Keep in mind this eccentric establishment cares more for the love of beer than the almighty dollar. If you do not submit to Sam, he will turn you away. My husband ordered a beer from him, and Sam shook his head, eyes closed. "You're not ready for it," he decreed. One must be prepared to answer a flurry of personality questions so that Sam may determine which beer belongs to you. And when he tells you to bow to the God of Beer, well then by God, you must bow.

Visit the Stuffed Sandwich website


Darwin Dating

It's always been survival of the fittest in Los Angeles. If you're not a size six or below, forget the boutiques of Sunset Plaza. If your acting career hasn't made it past pilot season, good luck getting into The Roosevelt on the weekend.

While plastic surgeons and personal trainers work to eliminate the flaws in all of us, competing for decent men in a town filled swimsuit models and starlets can feel like a blood sport. That's where Darwin Dating comes in.

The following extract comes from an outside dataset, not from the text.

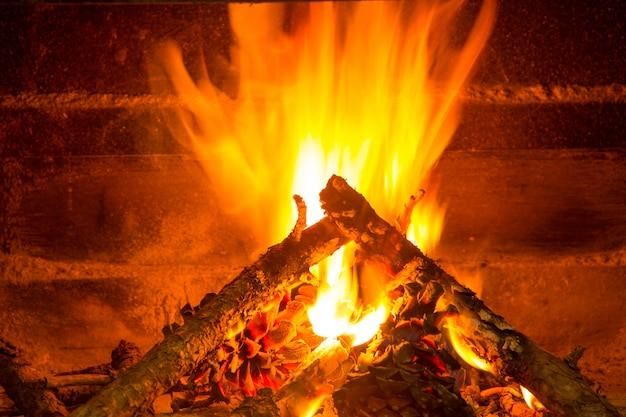 Legna da ardere ardente in camino con pigne Foto Premium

This site officially states: Darwin Dating was created exclusively for beautiful, desirable people. Our strict rules and natural selection process ensures all our members have winning looks. Will you make the cut? To determine whether or not you "make the cut" the community grades your looks on a scale. The not-so-clever verbiage is almost embarrassing. "Ass-like or Awesome?" are on opposite ends of the scale. Yes, I just said "ass-like."

Ironically, I thought the type of people to use the term "ass-like" would be weeded out during the natural selection process. But many people have completely disregarded Darwin's emphasis on intelligence. Apparently, smarts don't keep you going - big boobies do. It's survival of the hottest. You can be so stupid that you need a helmet for when you smack into walls, but if you're cute, people will line up to help you breed those gorgeous, degenerate genes.

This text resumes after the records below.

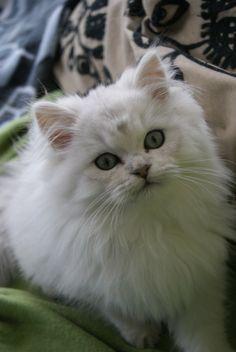 British Longhair British Longhair Hubsche Katzen Haustiere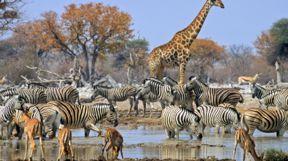 South Africa, Honeymoon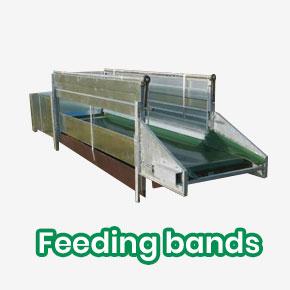 Feeding Bands - Banner3 EN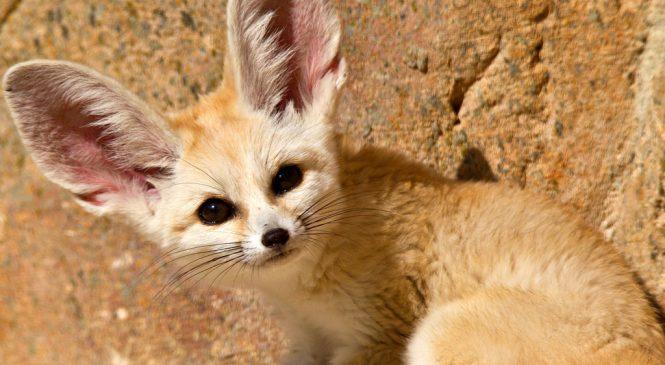 В сети появились кадры забавной миниатюрной лисицы в зоопарке Запорожской области (Видео)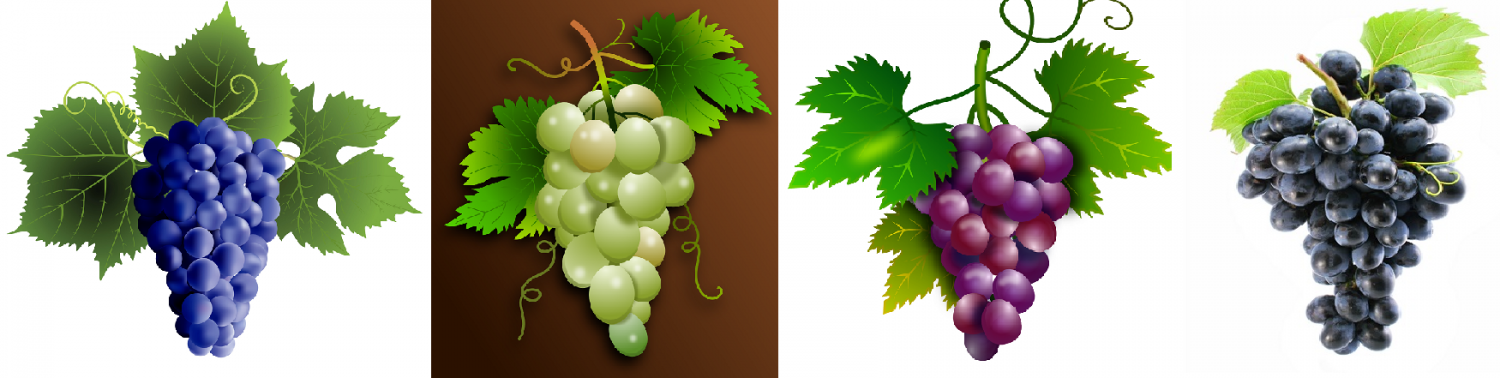 Grapes - blue, white, red, black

The Hottest Recording Studio in Town?

Why cut a record at a recording studio, when you can do it in a home that brutal murders have taken place in? Rock musicians are fascinated with the thought of making albums in places with sordid histories and rumored hauntings.

Music producer Rick Ruben moved into Houdini's Castle, the Laurel Canyon abode that belonged to the infamous late magician. The castle is supposedly cursed. Before Houdini and his wife Bess became residents, it was built by millionaire furniture magnate RJ Walker, complete with hidden undergound tunnels and passageways. One night the Walkers threw an elegant party, and their son stole away from the crowd to meet his lover on a hidden balcony. When a fight ensued, he pushed his lover off the balcony and watched him fall 30 feet to his death. Then Houdini moved in, and the home was a host to seances and ouja board sessions. To this day, residents and visitors have reported floating orbs of light, a general unease about the place and no one will go near the bell tower. Perfect location for the Red Hot Chili Peppers to record Blood Sugar Sex Magik? Other bands that have recorded in the space include Slipknot, Jay-Z and Maroon 5.

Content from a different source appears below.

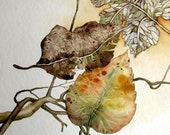Fall Leaves Collection - Original Painting - Nature Watercolor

On 10500 Cielo Drive, the Charles Manson "family" descended upon Roman Polanski's wife Sharon Tate and killed her and a friend. Sharon was stabbed to death and her unborn fetus was pulled from her body and left to die. The word "Pig" was scrawled across the wall in her blood. Perfect place to set up "Pig" recording studio? Trent Reznor thought so, moved in and recorded the Nine Inch Nails album Downward Spiral in that space. He also took Marilyn Manson under his wing to record Portrait of an American Family there.

If death is so crucial to making a good album, whether to satisfy their own romanticism or ensure it looks good in print for a Rolling Stone interview, might I suggest Cedars-Sinai? This hospital-to-the-stars should invest in some sound equipment, because it has seen more celebrity deaths than anywhere else in LaLa Land. Within its walls have been the deaths of Easy-E, Charles Bronson, Andy Kaufman, Barry White, and following his infamous collapse in front of The Viper Room, River Phoenix.